• ОТРЫВОК:

Я родилась в Канагаве. В семье было еще двое детей – мои старшие братья. Отец – добропорядочный служащий. М-м… Ну и вообще положительный человек. В работе очень точный и аккуратный – это я от других людей слышала. Поэтому на первом месте у него была работа, а семья – только на втором, но по воскресеньям он обязательно нас куда-нибудь водил. Мама была добрая, всегда заботилась о нас, обращала внимание на то, чего мы не замечали, помогала во всем. А так – ничего особенного. Самая обыкновенная семья. Жили как многие другие, без особых проблем.
С детских лет со мной стали происходить необъяснимые и загадочные вещи. Например, во сне я видела все совсем как наяву. Никакой разницы. Это не сны, а скорее истории – долгие, непрерывные, с четкими картинами. Проснувшись, я могла вспомнить каждую деталь. Во сне я посещала другие миры, покидала свое тело, переходя в астрал. Все повторялось раз за разом, каждый день. С тех пор как я себя помню. В астрале тело как бы застывает, останавливается дыхание, возникает ощущение полета. Особенно остры эти переживания, когда устанешь.
Во сне со мной происходило то, что невозможно испытать в реальности. У меня обнаруживались сверхъестественные способности, я могла летать, передвигаться на транспортных средствах, которых еще не существует в этом мире, управлять ими. И сама недоумевала, как это у меня получается.
Это не то, что мы называем «снами». То, что я видела, совершенно не отличалось от реальности. Легче было бы провести четкую границу:
«Это – сон, наяву такого не бывает». Однако во сне мне являлись картины, очень похожие на реальность, и я не знала, что думать: «Реальность? Или нет?» Различать сон и действительность становилось все труднее. Я перестала понимать, где настоящая реальность. Сны казались более реальными, чем явь. Меня это порядком угнетало. Я спрашивала себя: «Что же в этом мире правда? Где мое настоящее сознание?»
Это очень сильно подействовало на меня. Я рассказала родителям обо всем, что со мной происходит, но они толком не поняли, о чем речь, и отнеслись к моим словам с недоверием.
У меня довольно замкнутый характер, но я ходила в школу, как все, дружила с другими детьми. Училась без большого желания, хотя любимыми предметами занималась с удовольствием. Например, японским языком. Любила читать – научную фантастику, фэнтези. От братьев перешло. Еще нравились комиксы, анимэ. А вот математика для меня была просто ужас. И с физкультурой я не особенно дружила.
От мамы я часто слышала: «Учись! Будешь хорошо заниматься – попадешь в хорошую школу, потом на хорошую работу сможешь устроиться». Родители всегда так своим детям говорят. Но если честно, учеба меня не очень интересовала. Пришло время сдавать экзамены в школу третьей ступени65, но для меня они не представляли никакой ценности. Я и подумать не могла, что это важно.

• ИСХОДНЫЕ ДАННЫЕ:
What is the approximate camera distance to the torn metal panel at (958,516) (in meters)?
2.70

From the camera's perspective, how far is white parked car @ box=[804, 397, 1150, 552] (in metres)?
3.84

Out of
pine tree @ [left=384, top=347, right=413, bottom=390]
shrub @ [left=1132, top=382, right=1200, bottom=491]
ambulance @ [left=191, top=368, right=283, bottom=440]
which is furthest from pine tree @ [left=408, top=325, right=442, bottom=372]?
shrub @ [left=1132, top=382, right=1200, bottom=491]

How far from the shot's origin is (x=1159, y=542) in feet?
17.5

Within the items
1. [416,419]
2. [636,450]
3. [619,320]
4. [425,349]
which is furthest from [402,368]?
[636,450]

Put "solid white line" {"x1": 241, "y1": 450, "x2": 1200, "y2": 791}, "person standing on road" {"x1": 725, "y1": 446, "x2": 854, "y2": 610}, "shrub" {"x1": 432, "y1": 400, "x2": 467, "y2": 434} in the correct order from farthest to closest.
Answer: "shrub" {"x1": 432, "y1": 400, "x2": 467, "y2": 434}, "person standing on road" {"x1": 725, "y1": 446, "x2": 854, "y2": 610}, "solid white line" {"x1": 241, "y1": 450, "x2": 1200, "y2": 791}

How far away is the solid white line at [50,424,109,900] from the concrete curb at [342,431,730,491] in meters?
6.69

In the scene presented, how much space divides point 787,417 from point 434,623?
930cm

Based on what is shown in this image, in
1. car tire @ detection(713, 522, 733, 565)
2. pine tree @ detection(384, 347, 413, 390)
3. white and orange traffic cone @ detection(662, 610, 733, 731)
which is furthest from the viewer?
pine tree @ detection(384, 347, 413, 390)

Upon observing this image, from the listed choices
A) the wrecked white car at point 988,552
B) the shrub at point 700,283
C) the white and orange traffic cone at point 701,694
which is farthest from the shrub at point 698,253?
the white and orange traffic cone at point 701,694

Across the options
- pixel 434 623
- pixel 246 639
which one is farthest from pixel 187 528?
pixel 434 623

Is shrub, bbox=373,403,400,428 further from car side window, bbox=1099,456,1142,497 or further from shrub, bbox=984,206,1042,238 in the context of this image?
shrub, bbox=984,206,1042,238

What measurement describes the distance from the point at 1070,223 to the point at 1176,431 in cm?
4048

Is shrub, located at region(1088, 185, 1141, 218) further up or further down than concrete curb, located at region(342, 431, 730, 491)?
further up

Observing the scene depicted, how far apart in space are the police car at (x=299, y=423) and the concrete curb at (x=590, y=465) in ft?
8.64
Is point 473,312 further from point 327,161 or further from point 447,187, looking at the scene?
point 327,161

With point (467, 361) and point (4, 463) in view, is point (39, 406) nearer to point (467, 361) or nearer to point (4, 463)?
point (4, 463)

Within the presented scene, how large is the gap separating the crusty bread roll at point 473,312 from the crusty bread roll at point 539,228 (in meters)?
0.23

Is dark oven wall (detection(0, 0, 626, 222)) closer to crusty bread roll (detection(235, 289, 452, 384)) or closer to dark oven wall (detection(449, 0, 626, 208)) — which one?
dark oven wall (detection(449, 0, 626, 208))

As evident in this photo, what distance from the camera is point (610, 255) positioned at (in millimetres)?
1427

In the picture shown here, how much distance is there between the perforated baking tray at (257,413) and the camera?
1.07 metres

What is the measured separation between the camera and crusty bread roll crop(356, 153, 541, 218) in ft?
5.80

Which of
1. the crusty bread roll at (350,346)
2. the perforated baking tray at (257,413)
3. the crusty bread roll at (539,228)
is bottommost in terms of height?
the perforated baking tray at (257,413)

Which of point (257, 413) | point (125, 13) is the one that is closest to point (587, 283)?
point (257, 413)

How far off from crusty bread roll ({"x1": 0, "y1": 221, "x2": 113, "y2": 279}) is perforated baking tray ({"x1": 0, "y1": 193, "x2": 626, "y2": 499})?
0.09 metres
---
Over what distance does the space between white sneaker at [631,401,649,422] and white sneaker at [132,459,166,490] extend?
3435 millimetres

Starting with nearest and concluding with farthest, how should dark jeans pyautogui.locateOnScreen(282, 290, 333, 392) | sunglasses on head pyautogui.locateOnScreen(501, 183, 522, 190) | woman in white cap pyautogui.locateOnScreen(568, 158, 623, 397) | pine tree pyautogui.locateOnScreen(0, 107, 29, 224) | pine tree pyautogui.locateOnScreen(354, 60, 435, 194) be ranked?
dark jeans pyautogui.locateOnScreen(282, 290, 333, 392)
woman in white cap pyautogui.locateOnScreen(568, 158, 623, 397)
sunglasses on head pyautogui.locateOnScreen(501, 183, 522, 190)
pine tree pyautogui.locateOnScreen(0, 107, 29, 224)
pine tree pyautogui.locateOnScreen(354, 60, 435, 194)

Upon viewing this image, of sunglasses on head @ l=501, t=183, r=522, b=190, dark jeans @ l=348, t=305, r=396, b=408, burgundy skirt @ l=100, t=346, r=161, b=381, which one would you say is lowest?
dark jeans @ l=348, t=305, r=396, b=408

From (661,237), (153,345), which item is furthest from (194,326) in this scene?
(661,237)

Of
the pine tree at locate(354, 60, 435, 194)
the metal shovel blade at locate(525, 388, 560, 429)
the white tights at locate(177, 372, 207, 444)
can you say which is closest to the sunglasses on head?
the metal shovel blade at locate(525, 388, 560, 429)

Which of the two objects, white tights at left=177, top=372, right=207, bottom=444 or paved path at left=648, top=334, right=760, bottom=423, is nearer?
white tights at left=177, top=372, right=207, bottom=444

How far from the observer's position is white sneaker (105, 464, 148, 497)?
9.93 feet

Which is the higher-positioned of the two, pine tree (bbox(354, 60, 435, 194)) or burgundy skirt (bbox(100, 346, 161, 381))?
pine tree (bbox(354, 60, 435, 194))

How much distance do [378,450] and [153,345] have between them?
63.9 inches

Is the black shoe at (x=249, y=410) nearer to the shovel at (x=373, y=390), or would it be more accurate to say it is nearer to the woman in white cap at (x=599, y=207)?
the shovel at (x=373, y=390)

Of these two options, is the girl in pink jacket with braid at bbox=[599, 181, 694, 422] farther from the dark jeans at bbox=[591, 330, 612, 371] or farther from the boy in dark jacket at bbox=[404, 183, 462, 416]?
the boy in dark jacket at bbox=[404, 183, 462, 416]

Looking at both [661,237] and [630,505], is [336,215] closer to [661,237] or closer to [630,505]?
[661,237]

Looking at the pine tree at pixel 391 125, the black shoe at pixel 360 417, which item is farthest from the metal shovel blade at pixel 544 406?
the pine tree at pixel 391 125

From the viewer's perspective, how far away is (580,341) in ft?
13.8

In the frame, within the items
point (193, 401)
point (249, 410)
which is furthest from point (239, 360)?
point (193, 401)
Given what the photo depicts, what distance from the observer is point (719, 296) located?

• ЗАДАНИЯ:
• A. Почему сны угнетали рассказчицу, если судить по отрывку? Ответьте в одном–трех предложениях.
• B. Где родилась рассказчица, согласно отрывку?
• C. Продолжите отрывок о детстве и снах рассказчицы, начиная сразу после его последнего предложения.

• ОТВЕТЫ:
• A. Ее сны были так похожи на реальность, что отличать сон от действительности становилось все труднее. Она перестала понимать, где настоящая реальность, и сны казались ей более реальными, чем явь.

• B. В Канагаве.

• C.
Сны не прекращались. Чего только не снилось! Я посещала разные миры. Это были увлекательные, но недолгие путешествия. Наступал момент – и все вдруг разваливалось, распадалось на части. Я побывала на войне – много раз видела смерть, чувствовала, как она ужасна, глубоко скорбела по погибшим. Это повторялось много раз. Я поняла всю бренность этого мира, обнаружила, что ничто не длится вечно, что из непостоянства сущего и проистекают людские страдания.
Иными словами, кроме реальной жизни, параллельно в вашем сознании существовала «еще одна жизнь». Четкое осознание того, о чем вы говорите, пришло к вам благодаря богатым эмоциональным ощущениям, почерпнутым не в реальной, а скорее в той самой «еще одной жизни». Правильно?
Именно так. В действительности мне еще не приходилось переживать смерть близких или знакомых, но, глядя по телевизору на больных и умирающих людей, я понимала, что реальный мир столь же быстротечен и непостоянен и люди в нем так же страдают. Так мои сны были связаны с реальностью.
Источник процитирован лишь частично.